Wow, those guys over at The Ajax Experience just don’t get it. They think Ajax is a men’s club.
Compare the speakers list at SXSW Interactive or the speakers list at Webstock. If any women are thinking of investing in The Ajax Experience, I hope they will contact me for a consciousness-raising session before they send any money to this hormonally-handicapped outfit.
Dori Smith, author of numerous programming books and Mac books, commented on her blog, “I was reading Eric Meyer’s Blog today, because he’s a smart guy and has forgotten more about Web dev than most people will ever know. And he said, among some other things, that he’s speaking at SXSW Interactive. Dandy, wish I was there to hear it? until I noticed one of the topics he’s speaking on:
“Where Are the Women of Web Design?, an exploration of why there are so few female “leaders” in the Web design space, and how we might encourage more.
Think about that one for a moment. And then another moment.”
Dori rightly feels that there are some women out there who are qualified to talk on this topic. Eric Meyer is a CSS god, in my opinion, but that is not the same as a goddess, now is it?
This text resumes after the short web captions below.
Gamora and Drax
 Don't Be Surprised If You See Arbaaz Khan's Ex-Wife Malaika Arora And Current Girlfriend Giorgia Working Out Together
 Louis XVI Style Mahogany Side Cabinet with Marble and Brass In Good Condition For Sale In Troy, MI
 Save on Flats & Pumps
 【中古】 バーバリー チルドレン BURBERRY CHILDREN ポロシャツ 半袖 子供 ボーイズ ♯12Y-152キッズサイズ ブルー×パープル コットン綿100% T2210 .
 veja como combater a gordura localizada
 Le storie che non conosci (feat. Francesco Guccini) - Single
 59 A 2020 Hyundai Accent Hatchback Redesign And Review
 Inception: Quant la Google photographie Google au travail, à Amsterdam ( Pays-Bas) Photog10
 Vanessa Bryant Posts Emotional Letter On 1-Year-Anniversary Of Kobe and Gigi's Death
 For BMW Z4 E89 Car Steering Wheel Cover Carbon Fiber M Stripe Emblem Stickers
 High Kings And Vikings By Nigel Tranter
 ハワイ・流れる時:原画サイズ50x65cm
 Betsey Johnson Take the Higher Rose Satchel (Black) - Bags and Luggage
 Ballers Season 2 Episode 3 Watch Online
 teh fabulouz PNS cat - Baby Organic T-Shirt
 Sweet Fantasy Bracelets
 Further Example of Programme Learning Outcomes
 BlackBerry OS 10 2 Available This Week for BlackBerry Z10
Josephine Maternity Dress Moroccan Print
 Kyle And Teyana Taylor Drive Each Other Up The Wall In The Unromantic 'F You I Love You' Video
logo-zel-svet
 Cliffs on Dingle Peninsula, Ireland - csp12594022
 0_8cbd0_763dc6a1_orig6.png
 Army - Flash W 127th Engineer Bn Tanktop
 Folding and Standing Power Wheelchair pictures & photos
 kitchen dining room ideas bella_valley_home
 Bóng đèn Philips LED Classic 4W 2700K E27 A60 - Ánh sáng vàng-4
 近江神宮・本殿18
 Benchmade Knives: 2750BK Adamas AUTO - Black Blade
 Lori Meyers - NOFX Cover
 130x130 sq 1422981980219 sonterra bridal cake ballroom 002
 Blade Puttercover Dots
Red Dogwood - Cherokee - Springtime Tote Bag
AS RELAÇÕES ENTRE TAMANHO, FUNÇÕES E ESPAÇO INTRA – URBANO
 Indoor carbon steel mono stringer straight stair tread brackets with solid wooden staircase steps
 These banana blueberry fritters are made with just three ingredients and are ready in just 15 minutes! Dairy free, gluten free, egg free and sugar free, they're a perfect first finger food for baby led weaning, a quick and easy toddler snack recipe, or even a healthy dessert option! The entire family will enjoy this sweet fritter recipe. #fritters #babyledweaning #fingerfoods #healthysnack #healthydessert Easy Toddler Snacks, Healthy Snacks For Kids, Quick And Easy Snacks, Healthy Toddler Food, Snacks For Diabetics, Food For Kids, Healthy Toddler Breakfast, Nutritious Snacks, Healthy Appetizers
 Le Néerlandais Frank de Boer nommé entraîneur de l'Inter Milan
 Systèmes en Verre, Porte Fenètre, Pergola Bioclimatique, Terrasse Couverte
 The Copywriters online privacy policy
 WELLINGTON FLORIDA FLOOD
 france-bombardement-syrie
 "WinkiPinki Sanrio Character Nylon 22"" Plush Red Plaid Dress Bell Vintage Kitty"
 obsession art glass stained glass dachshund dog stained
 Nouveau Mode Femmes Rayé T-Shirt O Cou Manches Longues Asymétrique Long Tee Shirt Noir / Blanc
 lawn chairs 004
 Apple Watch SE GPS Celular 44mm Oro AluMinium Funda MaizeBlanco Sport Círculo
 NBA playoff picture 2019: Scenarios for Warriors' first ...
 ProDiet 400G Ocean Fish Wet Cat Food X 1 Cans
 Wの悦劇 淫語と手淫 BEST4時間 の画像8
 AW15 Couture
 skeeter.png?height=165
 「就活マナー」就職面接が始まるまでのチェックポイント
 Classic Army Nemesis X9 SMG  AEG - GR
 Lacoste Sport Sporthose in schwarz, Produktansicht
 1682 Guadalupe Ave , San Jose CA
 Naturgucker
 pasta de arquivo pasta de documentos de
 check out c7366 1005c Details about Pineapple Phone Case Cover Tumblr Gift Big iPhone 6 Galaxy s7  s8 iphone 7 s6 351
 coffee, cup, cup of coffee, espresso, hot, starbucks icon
Miraz Jordan chimed in on her blog with some suggested women in Web Design. I would offer up Dori and Miraz as women in this field who are influential myself, and could add quite a few more. How about:
- Molly Holzschlag
- Elizabeth Castro
- Sharron Rush
- Robin Williams
- J. Tarin Towers
- Shirley Kaiser
- Lynda Weinman
- Linda Rathgerber
- Zoe Gillenwater
- Stephanie Sullivan
And I’m just getting warmed up here! How about some more names, folks?
MIT Women’s Technology Program “The WTP is a residential summer program in the MIT Dept. of Electrical Engineering and Computer Science to introduce high school girls to EECS in the summer after 11th grade.
Their goal: increasing high school girls interest and confidence in pursuing electrical engineering and computer science.
The four-week program includes classes in computer science, electrical engineering, and mathematics taught by women PhD candidates in the MIT EECS Department, and allows girls to explore through hands-on experiments and team-based projects.”